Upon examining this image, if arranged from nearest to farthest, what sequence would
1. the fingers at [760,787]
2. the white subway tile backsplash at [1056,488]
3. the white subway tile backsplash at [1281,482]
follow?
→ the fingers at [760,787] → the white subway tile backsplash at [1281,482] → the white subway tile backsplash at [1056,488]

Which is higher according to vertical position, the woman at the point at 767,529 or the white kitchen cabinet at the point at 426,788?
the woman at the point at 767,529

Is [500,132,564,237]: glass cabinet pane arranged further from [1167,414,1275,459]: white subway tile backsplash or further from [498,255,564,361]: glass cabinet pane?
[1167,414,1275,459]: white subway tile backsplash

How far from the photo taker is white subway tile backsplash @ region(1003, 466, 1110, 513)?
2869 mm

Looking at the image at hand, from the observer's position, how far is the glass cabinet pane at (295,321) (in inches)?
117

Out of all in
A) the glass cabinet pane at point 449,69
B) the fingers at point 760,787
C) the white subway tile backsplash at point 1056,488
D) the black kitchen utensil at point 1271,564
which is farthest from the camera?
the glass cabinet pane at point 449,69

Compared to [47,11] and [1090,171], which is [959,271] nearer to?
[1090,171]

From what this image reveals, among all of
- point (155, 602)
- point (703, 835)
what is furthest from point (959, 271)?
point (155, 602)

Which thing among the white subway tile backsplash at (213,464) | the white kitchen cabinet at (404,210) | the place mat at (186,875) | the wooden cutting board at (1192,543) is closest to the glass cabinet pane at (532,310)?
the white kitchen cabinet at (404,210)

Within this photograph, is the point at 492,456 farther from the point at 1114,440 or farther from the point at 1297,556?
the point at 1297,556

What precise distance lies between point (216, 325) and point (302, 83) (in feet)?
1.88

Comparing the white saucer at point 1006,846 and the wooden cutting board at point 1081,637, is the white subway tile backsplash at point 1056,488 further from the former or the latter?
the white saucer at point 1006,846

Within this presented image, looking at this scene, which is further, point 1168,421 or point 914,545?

++++++

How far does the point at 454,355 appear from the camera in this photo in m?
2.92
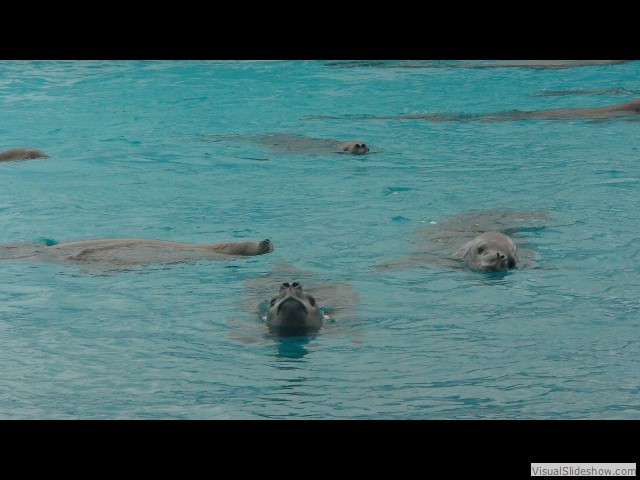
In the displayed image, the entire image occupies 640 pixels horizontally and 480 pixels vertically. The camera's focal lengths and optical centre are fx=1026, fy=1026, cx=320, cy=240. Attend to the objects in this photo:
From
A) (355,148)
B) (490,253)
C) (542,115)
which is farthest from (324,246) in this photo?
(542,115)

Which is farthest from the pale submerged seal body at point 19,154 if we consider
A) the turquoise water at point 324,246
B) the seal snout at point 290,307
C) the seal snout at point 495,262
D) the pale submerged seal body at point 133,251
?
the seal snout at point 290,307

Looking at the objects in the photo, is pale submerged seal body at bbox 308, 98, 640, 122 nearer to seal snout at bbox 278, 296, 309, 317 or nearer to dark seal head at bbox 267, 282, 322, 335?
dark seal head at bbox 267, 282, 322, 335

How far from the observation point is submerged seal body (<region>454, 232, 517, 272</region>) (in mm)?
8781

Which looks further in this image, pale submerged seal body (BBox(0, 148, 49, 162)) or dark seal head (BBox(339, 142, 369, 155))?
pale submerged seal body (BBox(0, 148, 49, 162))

++++++

Can you reproduce the section that begins with the line containing "Which thing among" and ends with the line containing "Within this presented", substituting "bamboo cutting board" for "wooden cutting board" and keeping everything else the same?

Which thing among the white subway tile backsplash at (213,464) | the white kitchen cabinet at (404,210) | the place mat at (186,875) | the bamboo cutting board at (1192,543) is closest to the glass cabinet pane at (532,310)?
the white kitchen cabinet at (404,210)

Within this photograph, is the point at 492,456 farther from the point at 1114,440 or farther from the point at 1297,556?
the point at 1297,556

What precise distance lies between point (216, 325) and point (302, 83) (in feet)?
1.88

Comparing the white saucer at point 1006,846 and the bamboo cutting board at point 1081,637, is the white subway tile backsplash at point 1056,488 further from the former or the latter?
the white saucer at point 1006,846

Within this presented image, looking at this scene, which is further, point 1168,421 or point 914,545?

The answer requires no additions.